Further, Rao points out that there are actually disincentives to coming into the hospital in the middle of the night to provide care. Not only does it take physicians away from their families and make it difficult to resume their normal schedule the following morning, there is also a higher risk of liability. "Treating patients who you don't have an established relationship with can translate into increased malpractice costs," says Rao. "And there is also always the risk that you come in the middle of the night [to treat a patient] and there is no reimbursement. For physicians in private practice, that is not a plus."
While there are no easy answers to the on-call coverage dilemma, Rao explains that some hospitals are having some success with the use of specialty mid-level providers. "Having an orthopedic physician's assistant in-house who can come in and see patients alleviates a lot of the issues with on-call coverage," he explains.

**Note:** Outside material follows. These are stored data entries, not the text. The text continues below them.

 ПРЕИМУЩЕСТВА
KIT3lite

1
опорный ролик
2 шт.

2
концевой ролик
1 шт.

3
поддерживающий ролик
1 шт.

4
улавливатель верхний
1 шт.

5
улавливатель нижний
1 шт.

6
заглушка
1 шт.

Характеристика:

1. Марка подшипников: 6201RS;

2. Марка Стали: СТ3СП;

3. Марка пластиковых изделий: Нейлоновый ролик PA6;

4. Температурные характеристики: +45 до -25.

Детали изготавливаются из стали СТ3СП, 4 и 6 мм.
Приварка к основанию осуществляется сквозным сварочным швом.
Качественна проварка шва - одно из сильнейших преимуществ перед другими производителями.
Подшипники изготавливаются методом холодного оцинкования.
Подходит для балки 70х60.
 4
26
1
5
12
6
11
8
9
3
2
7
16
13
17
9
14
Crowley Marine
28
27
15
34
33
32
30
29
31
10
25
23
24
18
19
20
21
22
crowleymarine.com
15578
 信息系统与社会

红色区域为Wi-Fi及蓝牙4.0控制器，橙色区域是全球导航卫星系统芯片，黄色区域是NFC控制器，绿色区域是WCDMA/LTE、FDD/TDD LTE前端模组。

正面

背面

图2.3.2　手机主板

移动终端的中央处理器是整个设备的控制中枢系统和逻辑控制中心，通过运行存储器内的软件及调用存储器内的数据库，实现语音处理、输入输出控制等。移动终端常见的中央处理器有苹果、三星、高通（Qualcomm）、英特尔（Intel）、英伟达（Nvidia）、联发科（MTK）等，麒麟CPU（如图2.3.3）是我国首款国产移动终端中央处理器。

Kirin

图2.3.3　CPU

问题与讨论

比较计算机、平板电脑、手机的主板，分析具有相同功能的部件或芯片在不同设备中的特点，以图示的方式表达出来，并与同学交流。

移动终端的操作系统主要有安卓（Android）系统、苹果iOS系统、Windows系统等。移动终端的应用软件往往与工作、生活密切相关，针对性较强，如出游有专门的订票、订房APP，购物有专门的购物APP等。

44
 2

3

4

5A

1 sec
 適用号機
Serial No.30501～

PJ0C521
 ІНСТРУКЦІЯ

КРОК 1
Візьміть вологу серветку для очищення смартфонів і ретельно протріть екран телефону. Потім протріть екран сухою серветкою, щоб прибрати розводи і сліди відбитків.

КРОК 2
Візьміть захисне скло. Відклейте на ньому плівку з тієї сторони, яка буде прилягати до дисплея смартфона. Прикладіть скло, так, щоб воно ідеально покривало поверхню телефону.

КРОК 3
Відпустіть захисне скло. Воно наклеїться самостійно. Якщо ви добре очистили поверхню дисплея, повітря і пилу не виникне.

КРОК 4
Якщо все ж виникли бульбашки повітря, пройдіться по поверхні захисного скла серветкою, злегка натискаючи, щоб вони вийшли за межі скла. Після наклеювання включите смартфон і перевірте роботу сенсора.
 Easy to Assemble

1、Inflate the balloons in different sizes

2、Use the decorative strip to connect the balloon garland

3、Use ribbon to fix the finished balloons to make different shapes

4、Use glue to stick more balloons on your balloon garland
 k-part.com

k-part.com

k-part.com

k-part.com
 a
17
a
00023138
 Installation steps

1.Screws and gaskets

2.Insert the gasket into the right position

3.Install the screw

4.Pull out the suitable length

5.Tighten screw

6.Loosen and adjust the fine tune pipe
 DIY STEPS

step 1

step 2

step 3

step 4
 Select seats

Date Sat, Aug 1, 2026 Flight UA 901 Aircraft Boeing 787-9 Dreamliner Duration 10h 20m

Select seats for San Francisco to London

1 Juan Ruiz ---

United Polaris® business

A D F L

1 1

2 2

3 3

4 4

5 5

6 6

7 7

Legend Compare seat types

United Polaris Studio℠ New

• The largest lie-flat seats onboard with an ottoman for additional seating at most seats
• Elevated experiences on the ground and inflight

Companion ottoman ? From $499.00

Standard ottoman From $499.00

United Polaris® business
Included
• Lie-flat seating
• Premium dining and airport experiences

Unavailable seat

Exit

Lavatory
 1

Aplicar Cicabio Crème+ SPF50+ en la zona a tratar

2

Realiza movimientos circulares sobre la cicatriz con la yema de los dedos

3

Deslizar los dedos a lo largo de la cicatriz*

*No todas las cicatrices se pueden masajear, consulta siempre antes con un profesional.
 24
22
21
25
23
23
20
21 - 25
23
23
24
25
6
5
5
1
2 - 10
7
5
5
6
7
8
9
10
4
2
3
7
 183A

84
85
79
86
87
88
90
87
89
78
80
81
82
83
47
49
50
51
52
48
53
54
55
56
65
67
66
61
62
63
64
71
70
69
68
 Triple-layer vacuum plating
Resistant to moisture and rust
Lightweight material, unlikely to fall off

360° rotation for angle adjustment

Other solutions include better management of resources so that patients with specific needs are immediately routed not to the nearest hospital necessarily, but to the hospital that has the specialty care that will be needed for that patient's care, adds Rao.
"That has to do with the regionalization of care so that we organize our resources so that we know where specialty physicians are available, and we can get patients to the right place as opposed to getting them to the first place and then having delays in care that can lead to morbidity and mortality."